Science in the lab across scales
How are barriers formed and disrupted in the gut? We address this question by working across tissue-scale and organotypic models, using patient-derived organoids and human tissues to investigate how epithelial junctions organize at the nanoscale and shape tissue architecture. We are developing ways to archive higher quantitative information on large and complex volumetric samples using LLM- based approaches for segmentation. By linking junctional organization to morphological changes, we aim to understand how structural disruptions translate into functional defects in diseases such as IBD.
What drives adhesion at cell-cell interfaces? The collective behavior of molecules gives rise to functional complexes that drive cellular organization. We investigate how biomolecules such as proteins, lipids, and glycans dynamically organize at cell–cell interfaces to understand how their coordinated structure leads to function. We are exploring how different self-organization mechanisms including the formation of membrane condensates evolve and regulate cell-cell interactions.

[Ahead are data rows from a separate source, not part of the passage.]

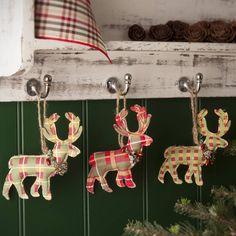 tartan reindeer decorations set of three by the contemporary home… Tartan Christmas, Woodland Christmas, Christmas Sewing, Christmas Makes, Primitive Christmas, Country Christmas, Handmade Christmas, Vintage Christmas, Christmas Holidays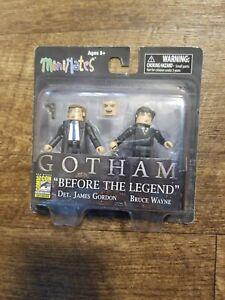 Mini Mates Gotham BRUCE WAYNE /& JIM GORDON 2-Pack SDCC Comic Con Exclusive NEW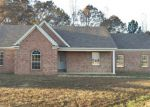 Foreclosed Home in Holly Springs 38635 BEVERLY LN - Property ID: 4250194876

How do biomolecular condensates contribute to disease? We collaborate with diverse teams to investigate how condensates and membraneless compartments drive pathological processes such as ALS.
What tools best answer the biology? We leverage cutting-edge technologies to drive discovery, combining STED super-resolution microscopy with adaptive optics to visualize and dynamically track processes at the nanoscale. We further exploit the optical properties of biological samples using approaches such as FLIM, FCS, FRAP, and live-cell imaging to probe molecular behavior and dynamics in their native context.